Das andauernde Wegklicken der Cookie-Banner nervt doch mächtig. Was hat das mit Datenschutz zu tun?
Es geht dabei darum, dass Kundinnen und Kunden selbst bestimmen können, was mit ihren Daten im Online-Bereich passiert. Das Anliegen ist sinnvoll, auch wenn die Cookie-Banner in der Tat nerven. Online-Shops leben aber stark vom Kundenvertrauen, weil sie oft sensible Daten verarbeiten. Es ist deshalb von Vorteil, den Kundinnen und Kunden zu erklären, was mit ihren Daten geschieht. Das neue DSG ist deshalb auch eine Chance, gegen aussen transparenter und gegen innen strukturierter mit Daten umzugehen. Keine Fragen: Dies wird sich positiv auf den Schutz der Daten auswirken.

Bringt das neue DSG auch Fortschritte in Sachen Cyber Security?
Jein.

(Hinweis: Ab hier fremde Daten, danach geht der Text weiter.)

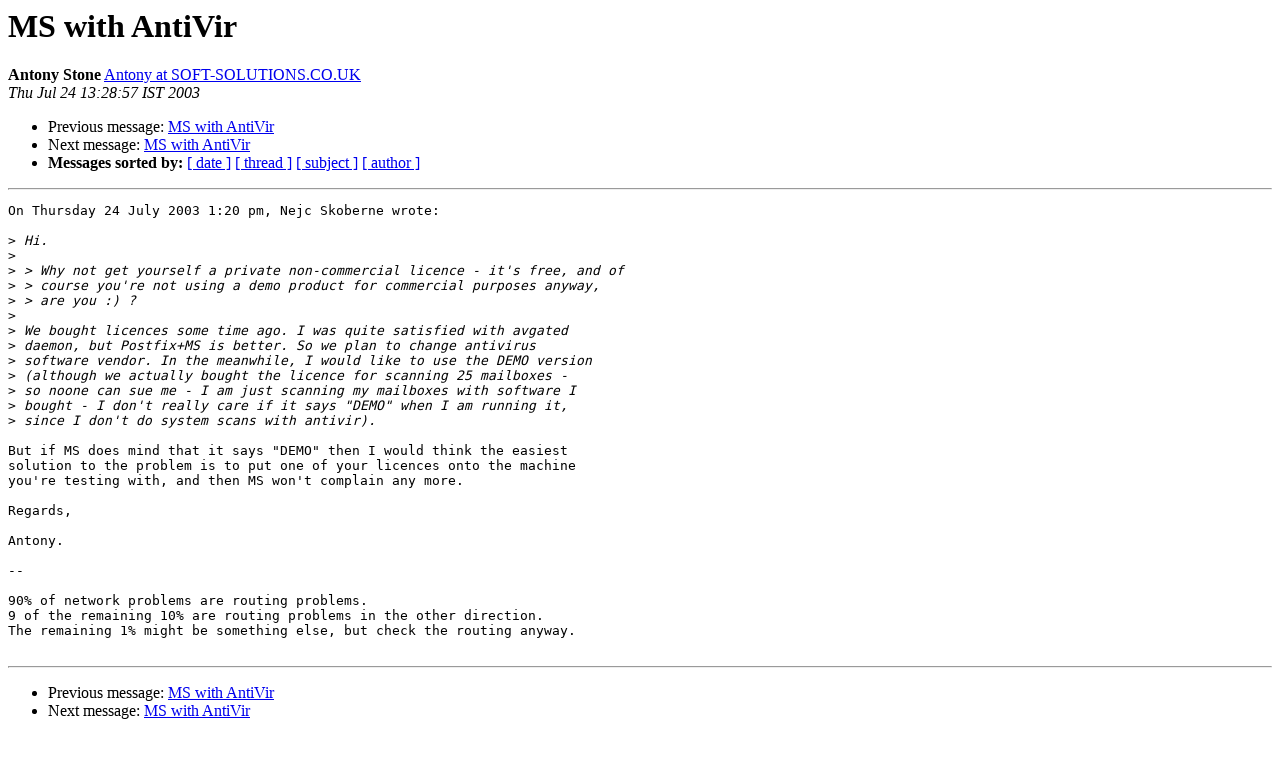

--- FILE ---
content_type: text/html
request_url: http://lists.mailscanner.info/pipermail/mailscanner/2003-July/015886.html
body_size: 1364
content:
<!DOCTYPE HTML PUBLIC "-//W3C//DTD HTML 3.2//EN">
<HTML>
 <HEAD>
   <TITLE> MS with AntiVir
   </TITLE>
   <LINK REL="Index" HREF="index.html" >
   <LINK REL="made" HREF="mailto:mailscanner%40lists.mailscanner.info?Subject=MS%20with%20AntiVir&In-Reply-To=866364121.20030724142011%40guest.arnes.si">
   <META NAME="robots" CONTENT="index,nofollow">
   <META http-equiv="Content-Type" content="text/html; charset=us-ascii">
   <LINK REL="Previous"  HREF="015885.html">
   <LINK REL="Next"  HREF="015888.html">
 </HEAD>
 <BODY BGCOLOR="#ffffff">
   <H1>MS with AntiVir</H1>
    <B>Antony Stone</B> 
    <A HREF="mailto:mailscanner%40lists.mailscanner.info?Subject=MS%20with%20AntiVir&In-Reply-To=866364121.20030724142011%40guest.arnes.si"
       TITLE="MS with AntiVir">Antony at SOFT-SOLUTIONS.CO.UK
       </A><BR>
    <I>Thu Jul 24 13:28:57 IST 2003</I>
    <P><UL>
        <LI>Previous message: <A HREF="015885.html">MS with AntiVir
</A></li>
        <LI>Next message: <A HREF="015888.html">MS with AntiVir
</A></li>
         <LI> <B>Messages sorted by:</B> 
              <a href="date.html#15886">[ date ]</a>
              <a href="thread.html#15886">[ thread ]</a>
              <a href="subject.html#15886">[ subject ]</a>
              <a href="author.html#15886">[ author ]</a>
         </LI>
       </UL>
    <HR>  
<!--beginarticle-->
<PRE>On Thursday 24 July 2003 1:20 pm, Nejc Skoberne wrote:

&gt;<i> Hi.
</I>&gt;<i>
</I>&gt;<i> &gt; Why not get yourself a private non-commercial licence - it's free, and of
</I>&gt;<i> &gt; course you're not using a demo product for commercial purposes anyway,
</I>&gt;<i> &gt; are you :) ?
</I>&gt;<i>
</I>&gt;<i> We bought licences some time ago. I was quite satisfied with avgated
</I>&gt;<i> daemon, but Postfix+MS is better. So we plan to change antivirus
</I>&gt;<i> software vendor. In the meanwhile, I would like to use the DEMO version
</I>&gt;<i> (although we actually bought the licence for scanning 25 mailboxes -
</I>&gt;<i> so noone can sue me - I am just scanning my mailboxes with software I
</I>&gt;<i> bought - I don't really care if it says &quot;DEMO&quot; when I am running it,
</I>&gt;<i> since I don't do system scans with antivir).
</I>
But if MS does mind that it says &quot;DEMO&quot; then I would think the easiest
solution to the problem is to put one of your licences onto the machine
you're testing with, and then MS won't complain any more.

Regards,

Antony.

--

90% of network problems are routing problems.
9 of the remaining 10% are routing problems in the other direction.
The remaining 1% might be something else, but check the routing anyway.

</PRE>

<!--endarticle-->
    <HR>
    <P><UL>
        <!--threads-->
	<LI>Previous message: <A HREF="015885.html">MS with AntiVir
</A></li>
	<LI>Next message: <A HREF="015888.html">MS with AntiVir
</A></li>
         <LI> <B>Messages sorted by:</B> 
              <a href="date.html#15886">[ date ]</a>
              <a href="thread.html#15886">[ thread ]</a>
              <a href="subject.html#15886">[ subject ]</a>
              <a href="author.html#15886">[ author ]</a>
         </LI>
       </UL>

<hr>
<a href="http://lists.mailscanner.info/mailman/listinfo/mailscanner">More information about the MailScanner
mailing list</a><br>
</body></html>
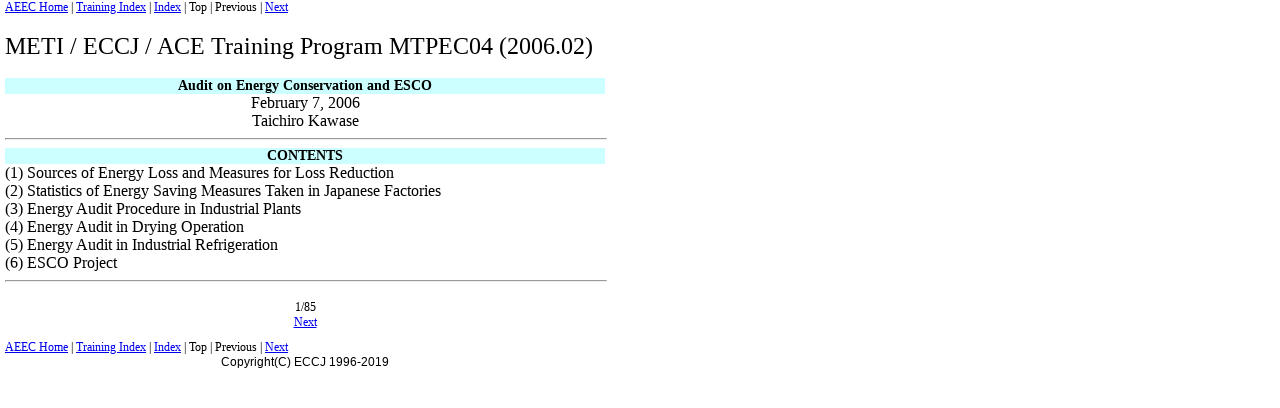

--- FILE ---
content_type: text/html
request_url: https://www.asiaeec-col.eccj.or.jp/training/training_m/text/mtpec04/02/01.html
body_size: 835
content:
<!doctype html public "-//w3c//dtd html 4.01 transitional//en">
<HTML>
<HEAD>
<TITLE>METI / ECCJ / ACE Training Program   MTPEC04 (2006.02)</TITLE>
<META http-equiv="content-type" content="text/html; charset=iso-8859-1">
<META http-equiv="content-style-type" content="text/css">
<LINK rel="stylesheet" href="/training/css/eng.css" type="text/css">
</HEAD>
<BODY bgcolor="#ffffff" text="#000000" leftmargin="5" topmargin="0" marginwidth="5" marginheight="0">
<TABLE cellspacing="0" cellpadding="0" width="600" border="0">
  <TBODY>
    <TR>
      <TD class="stext12"><a href="/">AEEC Home</a>&nbsp;|&nbsp;<a href="/training-index">Training Index</a>&nbsp;|&nbsp;<A href="../../fy2006.html">Index</A>&nbsp;|&nbsp;Top&nbsp;|&nbsp;Previous&nbsp;|&nbsp;<A href="02.html">Next</A></TD>
    </TR>
  </TBODY>
</TABLE>
<BR>
<TABLE cellspacing="0" cellpadding="0" width="600" border="0">
  <TBODY>
    <TR>
      <TD class="stext24" colspan="2">METI / ECCJ / ACE Training Program   MTPEC04 (2006.02)</TD>
    </TR>
  </TBODY>
</TABLE>
<BR>
<TABLE cellspacing="0" cellpadding="0" width="600" border="0">
  <TBODY>
    <TR>
      <TD bgcolor="#ccffff">
      <DIV class="bstext14" align="center">Audit on Energy Conservation and ESCO</DIV>
      </TD>
    </TR>
    <TR>
      <TD align="center">February 7, 2006<BR>
      Taichiro Kawase</TD>
    </TR>
  </TBODY>
</TABLE>
<HR align="left" width="600">
<TABLE cellspacing="0" cellpadding="0" width="600" border="0">
  <TBODY>
    <TR>
      <TD bgcolor="#ccffff">
      <DIV class="bstext14" align="center">CONTENTS</DIV>
      </TD>
    </TR>
    <TR>
      <TD>(1) Sources of Energy Loss and Measures for
      Loss Reduction<BR>
      (2) Statistics of Energy Saving Measures
      Taken in Japanese Factories<BR>
      (3) Energy Audit Procedure in Industrial
      Plants<BR>
      (4) Energy Audit in Drying Operation<BR>
      (5) Energy Audit in Industrial Refrigeration<BR>
      (6) ESCO Project</TD>
    </TR>
  </TBODY>
</TABLE>
<HR align="left" width="600">
<TABLE height="50" cellspacing="0" cellpadding="0" width="600" border="0">
  <TBODY>
    <TR>
      <TD class="stext12" align="center">1/85<BR>
      <A href="02.html">Next</A></TD>
    </TR>
  </TBODY>
</TABLE>
<TABLE cellspacing="0" cellpadding="0" width="600" border="0">
  <TBODY>
    <TR>
      <TD class="stext12"><a href="/">AEEC Home</a>&nbsp;|&nbsp;<a href="/training-index">Training Index</a>&nbsp;|&nbsp;<A href="../../fy2006.html">Index</A>&nbsp;|&nbsp;Top&nbsp;|&nbsp;Previous&nbsp;|&nbsp;<A href="02.html">Next</A></TD>
    </TR>
    <TR>
      <TD>
      <DIV class="copy" align="center">Copyright(C) ECCJ 1996-2019</DIV>
      </TD>
    </TR>
  </TBODY>
</TABLE>
</BODY>
</HTML>


--- FILE ---
content_type: text/css
request_url: https://www.asiaeec-col.eccj.or.jp/training/css/eng.css
body_size: 287
content:
body {background-color:#ffffff;margin-top:0px;margin-left:5px;}

/* Link */
a.std:link {color:#0000ff}
a.std:visited {color:#660099}
a.std:hover {color:#ff0000}


/* Font Style - sans-serif*/
.text10{font-family:Arial,Helvetica,sans-serif;font-size:10px;}
.text12{font-family:Arial,Helvetica,sans-serif;font-size:12px;}
.text14{font-family:Arial,Helvetica,sans-serif;font-size:14px;}
.text18{font-family:Arial,Helvetica,sans-serif;font-size:18px;}
.text24{font-family:Arial,Helvetica,sans-serif;font-size:24px;}

.btext10{font-family:Arial,Helvetica,sans-serif;font-size:10px; font-weight:bold;} 
.btext12{font-family:Arial,Helvetica,sans-serif;font-size:12px; font-weight:bold;} 
.btext14{font-family:Arial,Helvetica,sans-serif;font-size:14px; font-weight:bold;} 
.btext18{font-family:Arial,Helvetica,sans-serif;font-size:18px; font-weight:bold;} 
.btext24{font-family:Arial,Helvetica,sans-serif;font-size:24px; font-weight:bold;} 

/* Font Style - serif*/
.stext10{font-family:Times New Roman,times,serif; font-size:10px;}
.stext12{font-family:Times New Roman,times,serif; font-size:12px;}
.stext14{font-family:Times New Roman,times,serif; font-size:14px;}
.stext18{font-family:Times New Roman,times,serif; font-size:18px;}
.stext24{font-family:Times New Roman,times,serif; font-size:24px;}

.bstext10{font-family:Times New Roman,times,serif; font-size:10px; font-weight:bold;}
.bstext12{font-family:Times New Roman,times,serif; font-size:12px; font-weight:bold;}
.bstext14{font-family:Times New Roman,times,serif; font-size:14px; font-weight:bold;}
.bstext18{font-family:Times New Roman,times,serif; font-size:18px; font-weight:bold;}
.bstext24{font-family:Times New Roman,times,serif; font-size:24px; font-weight:bold;}

/* Copyright */
.copy {font-size:12px;font-family:"Arial";}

Das neue DSG enthält kaum konkrete Vorgaben zur Cyber-Security. Das ist auch nicht zwingend nötig. Denn nach heutigem und nach künftigem Recht sind die Unternehmen generell verpflichtet, mit technischen und organisatorischen Massnahmen für eine «angemessene Datensicherheit» zu sorgen. Das Gesetz listet hierfür keine konkreten Massnahmen auf. Da wäre auch fast nicht möglich. Aber das neue DSG sieht bei Verletzungen der Datensicherheit eine Meldepflicht vor. Wird ein Unternehmen gehackt, muss es dies u.U. dem EDÖB melden. Es müssen auch die Personen informiert werden, die von einer Sicherheits-verletzung betroffen sind, jedenfalls wenn das zu ihrem Schutz nötig ist.

Das Parlament hat vier Jahre lang über dem neuen DSG gebrütet, obwohl in der EU längst ein neues Datenschutzgesetz (DSGVO) gilt? Wieso braucht die Schweiz eine Sonderlösung?
Das ist eine gute Frage. Man hätte auch einfach die DSGVO übernehmen können. Aber die europäische Gesetzgebung ist von einer ganz anderen Kultur geprägt als das Datenschutzrecht in der Schweiz. Die EU atmet den Geist einer Verbotskultur. Manche Regelungen sind kleinlich und sehr detailliert, was letztlich zu einem enormen Dokumentationsaufwand führt. Das alles passt schlecht zur liberaleren Schweiz. Hinzu kommt, dass eine Schweizer DSGVO im Parlament nicht mehrheitsfähig gewesen wäre. Themen wie etwa das Profiling oder das neue Recht auf Datenportabilität haben schon für endlose Diskussionen gesorgt.
Am Ende hat der Gesetzgeber einen Mittelweg gewählt.

Gibt es auch inhaltliche Differenzen vom neuen Schweizer Datenschutzgesetz zur europäischen DSGVO?
Ja, davon gibt es viele. Ich würde das neue DSG vereinfacht als DSGVO-light bezeichnen. Ein typisches Beispiel ist etwa die Pflicht, Sicherheitsverletzungen
zu melden. Das hat man im Grundsatz zwar übernommen, ist aber in der Umsetzung pragmatischer als bei den Kollegen in Brüssel. Verletzungen im Bagatellbereich müssen in der Schweiz z.B. nicht gemeldet werden. Bei anderen Punkten ist es ähnlich. Aber es gibt auch Fälle, wo das DSG strenger ist als die DSGVO - etwa, dass bei besonders riskanten Bearbeitungen die Pflicht besteht, ein Bearbeitungsreglement zu erstellen.